Cue me practically exploding with rage at him - it's bad enough that he has to work on a Saturday anyway, never mind a Saturday which I could really use his help with ds on - but then he spends the time i give him to work wanking about and not doing the work he's supposed to be doing. FOR FUCKS SAKE!! Is he some kind of blithering idiot or does he do it on purpose to make sure he has to do minimum effort with ds and housework etc?
So - he offers to take ds out to the park (about 3 hours too late, but better late than never, eh?) and he says, "Is there anything you need me to get while I'm out?" And I say, "Oooh, actually, I forgot to get pudding for tomorrow's lunch, can you pop to Sainsbury's while you're out and get an apple pie and some cream or something?" And he just looks at me blankly and goes, "Why - are your parents coming for lunch?"
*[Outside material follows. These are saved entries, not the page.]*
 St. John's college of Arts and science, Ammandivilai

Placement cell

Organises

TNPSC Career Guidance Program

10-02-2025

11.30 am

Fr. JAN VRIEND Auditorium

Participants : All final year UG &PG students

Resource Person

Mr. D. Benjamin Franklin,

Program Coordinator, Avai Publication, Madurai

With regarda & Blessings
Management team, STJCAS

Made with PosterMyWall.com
I try to explain to him - not controlling my rage very well at all - that no, my parents ARE NOT FUCKING COMING FOR LUNCH TOMORROW the lunch event that we are hosting tomorrow is for Mars, you know, the doula, the thing that's been on the calendar for nigh on a month and the THING I REMINDED YOU ABOUT THIS FUCKING MORNING!!!
Right - so here's the thing. I don't have a problem remembering what I'm doing (most of the time!) Yes - sometimes I make mistakes, but on the whole I can manage to remember where I need to be and when and - for the large part - why. I don't simply forget something someone's told me that morning. I don't just park diagonally in the car park - and if i do have to park close to someone i make sure there aren't baby blinds or a car seat in the back. It's not hard is it? I'm not a genius! I'm a normal person - why can I manage it and the rest of the world not? And why why WHY can dh not see how frustrating it is for me when he fucks things up for me when i'm really stressed and hormonal and pregnant at the best of times?
I'm perfectly willing to be told i'm being unreasonable. I'm perfectly willing to be told to get a life and stop ranting and go and do some farking packing.
But - I do feel better for this massive rant.